Z. Liao¹, J. Sui^1,2, Y. Wang^1,2, and Y. Wu^1,2; ¹Department of Radiation Oncology, Chongqing Cancer Hospital & Cancer Institute, Chongqing, China, ²College of Medicine, Chongqing University, Chongqing, China

Purpose/Objective(s): Stereotactic body radiotherapy (SBRT) is a significant modality in tumor treatment, capable of both directly eliminating tumor cells and stimulating anti-tumor immune responses. Nevertheless, its impact on the tumor microenvironment is multifaceted, and the precise underlying mechanism remains to be fully understood. Materials/

Methods: We developed a SBRT treatment model using mouse transplant tumors and performed single-cell transcriptome sequencing, as well as analysis of cell communication. Experimental techniques including co-culture, flow cytometry, and cytokine detection were utilized to investigate alterations in the abundance and activity of immune cell subsets within the tumor microenvironment. Additionally, we explored the molecular mechanisms responsible for SBRT-induced infiltration of MDSCs through methods such as CRISPR-Cas9 gene knockout, chromatin immunoprecipitation (ChIP), enzyme-linked immunosorbent assay (ELISA) and western blot (WB).

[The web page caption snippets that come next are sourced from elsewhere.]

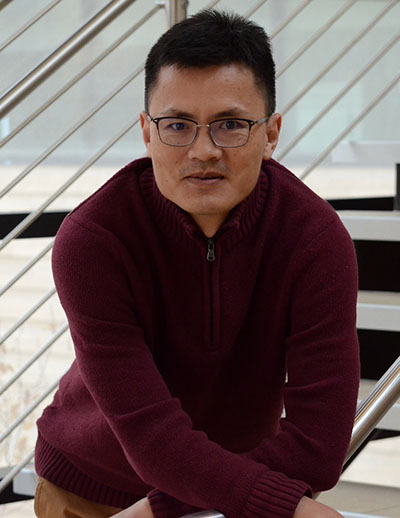 A man sits on a staircase.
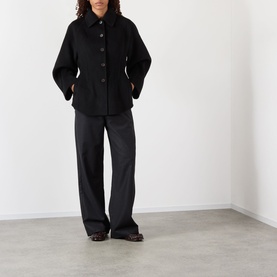 Model wearing Rohe Double-Faced Sculptural Jacket in black with pointed collar, cinched waist, and oversized sleeves, styled with wide-leg trousers.
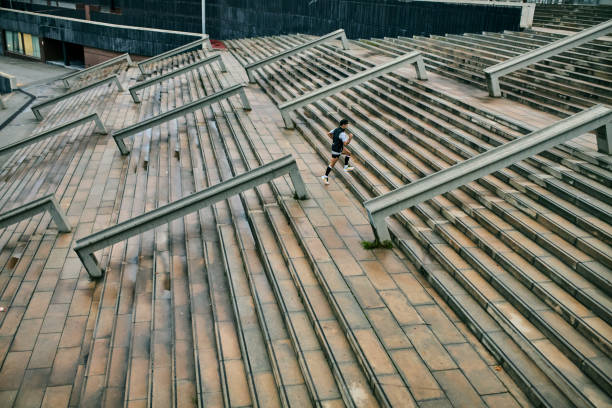 istock Dedicated urban athlete training on outdoor steps 2042262563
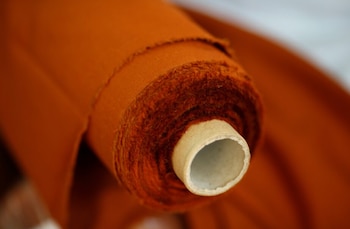 Primer plano de un rollo de tela de poliéster reciclado color naranja rojizo sobre un núcleo de cartón, con el borde visible y una textura fibrosa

Results: After exposure to high-dose irradiation, the co-injection of deceased tumor cells with non-irradiated tumor cells in mice enhanced the growth of subcutaneous transplant tumors. Moreover, the proportion of CD8⁺ T cells within the tumor tissue of the co-injection group significantly declined, whereas the proportion of myeloid-derived suppressor cells (MDSCs) markedly increased. Additionally, single-cell sequencing unveiled an elevated recruitment of MDSCs within Lewis lung cancer tissue following SBRT, as compared to the non-irradiated group, thereby impeding the anti-tumor immune response. Further investigation via cell communication and in vitro co-culture experiments uncovered SBRT-induced MDSC recruitment via the CXCL4-CCR1 axis. Mechanistic exploration revealed that SBRT induced CXCL4 secretion and enhanced MDSC chemotaxis by inducing tumor cell necroptosis. Following SBRT treatment, tumor cell necroptosis upregulated CXCL4 transcription by activating the transcription factor FOXA2, leading to increased MDSC recruitment.
Conclusion: The objective of this study is to clarify the molecular processes through which SBRT triggers tumor cell necroptosis and facilitates immune evasion, offering novel perspectives for enhancing the effectiveness of SBRT in a clinical setting.